Zapier startet SDK-Beta für AI-Coding-Agenten und verweist auf 9.000 App-Anbindungen
Zapier erweitert seine Automatisierungsplattform um ein SDK in der Beta-Phase. Der Anbieter will damit Code-Dateien an tausende Aktionen anbinden und rückt AI-Coding-Agenten stärker in den Mittelpunkt seines Produktangebots.
Auf der Seite „Zapier SDK: Connect your code files to thousands of actions“ führt Zapier das „Zapier SDK Beta“ als neue Funktion. In der Produktnavigation nennt der Anbieter zudem „Install Zapier to your AI coding agent“. Parallel verweist Zapier auf „9,000+ app connections“ und positioniert das SDK damit im Kern seines bestehenden Automatisierungsnetzes. Für Unternehmen ist vor allem relevant, dass Zapier die neue Entwicklerfunktion direkt neben etablierten Workflow-Werkzeugen wie Zap workflows, Tables und Forms platziert.
Beta neben AI-Agenten
Die Produktseite ordnet das SDK in eine Reihe mehrerer neuer KI-Funktionen ein. Sichtbar genannt werden Zapier MCP, „Add Zapier to your AI chat“, „Functions Beta“ und „Lead Router Beta“. Dazu kommen „Agents“ als Möglichkeit, „your own AI assistants for any task“ zu erstellen, sowie „Chatbots“ für Kundenanfragen. Die Platzierung zeigt, dass Zapier das SDK nicht als isoliertes Entwicklerwerkzeug vermarktet, sondern als Baustein für AI-Automation innerhalb derselben Plattform.

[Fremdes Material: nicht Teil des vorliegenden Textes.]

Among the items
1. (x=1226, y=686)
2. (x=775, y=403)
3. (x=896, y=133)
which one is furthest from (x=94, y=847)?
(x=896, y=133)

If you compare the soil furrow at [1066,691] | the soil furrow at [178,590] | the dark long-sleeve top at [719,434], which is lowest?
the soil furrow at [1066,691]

Die Seite nennt außerdem konkrete Zielgruppen im Produktkatalog. Unter „By app“ erscheinen unter anderem ChatGPT (OpenAI), Microsoft Teams, Slack, HubSpot, Salesforce und Zendesk. Unter „Solutions“ listet Zapier Teams wie IT, HR, Sales und Customer Support. Diese Einordnung ist für den Praxisbezug wichtiger als technische Details, denn der bereitgestellte Text nennt keine API-Grenzen, Preise oder Verfügbarkeitsdaten über den Beta-Status hinaus.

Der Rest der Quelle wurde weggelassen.